Exposed metrics contain the interface but do not specify where the interface originates. This is workable when there are no additional interfaces. However, relying on interface names alone becomes problematic when secondary interfaces are added because it is difficult to identify their purpose and use their metrics effectively..

When adding secondary interfaces, their names depend on the order in which they are added. Secondary interfaces can belong to distinct networks that can each serve a different purposes.

With pod_network_name_info it is possible to extend the current metrics with additional information that identifies the interface type. In this way, it is possible to aggregate the metrics and to add specific alarms to specific interface types.

The network type is generated from the name of the NetworkAttachmentDefinition resource, which distinguishes different secondary network classes. For example, different interfaces belonging to different networks or using different CNIs use different network attachment definition names.

Network Metrics Daemon

The Network Metrics Daemon is a daemon component that collects and publishes network related metrics.

The kubelet is already publishing network related metrics you can observe. These metrics are:

  • container_network_receive_bytes_total

  • container_network_receive_errors_total

  • container_network_receive_packets_total

  • container_network_receive_packets_dropped_total

  • container_network_transmit_bytes_total

  • container_network_transmit_errors_total

  • container_network_transmit_packets_total

  • container_network_transmit_packets_dropped_total

The labels in these metrics contain, among others:

  • Pod name

  • Pod namespace

  • Interface name (such as eth0)

These metrics work well until new interfaces are added to the pod, for example via Multus, as it is not clear what the interface names refer to.

The interface label refers to the interface name, but it is not clear what that interface is meant for. In case of many different interfaces, it would be impossible to understand what network the metrics you are monitoring refer to.

This is addressed by introducing the new pod_network_name_info described in the following section.

Metrics with network name

The Network Metrics daemonset publishes a pod_network_name_info gauge metric, with a fixed value of 0.

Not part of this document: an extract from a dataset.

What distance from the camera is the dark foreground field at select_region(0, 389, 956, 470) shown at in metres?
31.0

Example of pod_network_name_info
pod_network_name_info{interface="net0",namespace="namespacename",network_name="nadnamespace/firstNAD",pod="podname"} 0

The network name label is produced using the annotation added by Multus. It is the concatenation of the namespace the network attachment definition belongs to, plus the name of the network attachment definition.

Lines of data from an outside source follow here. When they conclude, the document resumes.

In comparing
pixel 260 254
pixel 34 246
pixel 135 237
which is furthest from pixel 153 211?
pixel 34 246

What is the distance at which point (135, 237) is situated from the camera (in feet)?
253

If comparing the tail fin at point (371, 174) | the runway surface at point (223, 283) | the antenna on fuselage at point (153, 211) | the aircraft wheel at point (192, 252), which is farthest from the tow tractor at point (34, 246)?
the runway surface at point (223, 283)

The new metric alone does not provide much value, but combined with the network related container_network_* metrics, it offers better support for monitoring secondary networks.

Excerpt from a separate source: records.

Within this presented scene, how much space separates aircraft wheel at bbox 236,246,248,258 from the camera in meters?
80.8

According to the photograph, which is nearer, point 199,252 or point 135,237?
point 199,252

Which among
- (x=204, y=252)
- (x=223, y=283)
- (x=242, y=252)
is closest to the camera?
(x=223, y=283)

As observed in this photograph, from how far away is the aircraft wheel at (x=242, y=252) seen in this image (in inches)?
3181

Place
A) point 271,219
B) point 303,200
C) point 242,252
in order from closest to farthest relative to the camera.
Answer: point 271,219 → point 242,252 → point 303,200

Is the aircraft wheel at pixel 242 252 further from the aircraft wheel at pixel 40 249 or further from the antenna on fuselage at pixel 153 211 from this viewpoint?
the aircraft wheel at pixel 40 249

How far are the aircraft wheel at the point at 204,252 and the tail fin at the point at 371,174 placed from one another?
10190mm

Using a promql query like the following ones, it is possible to get a new metric containing the value and the network name retrieved from the k8s.v1.cni.cncf.io/network-status annotation:

(container_network_receive_bytes_total) + on(namespace,pod,interface) group_left(network_name) ( pod_network_name_info )
(container_network_receive_errors_total) + on(namespace,pod,interface) group_left(network_name) ( pod_network_name_info )
(container_network_receive_packets_total) + on(namespace,pod,interface) group_left(network_name) ( pod_network_name_info )
(container_network_receive_packets_dropped_total) + on(namespace,pod,interface) group_left(network_name) ( pod_network_name_info )
(container_network_transmit_bytes_total) + on(namespace,pod,interface) group_left(network_name) ( pod_network_name_info )
(container_network_transmit_errors_total) + on(namespace,pod,interface) group_left(network_name) ( pod_network_name_info )
(container_network_transmit_packets_total) + on(namespace,pod,interface) group_left(network_name) ( pod_network_name_info )
(container_network_transmit_packets_dropped_total) + on(namespace,pod,interface) group_left(network_name)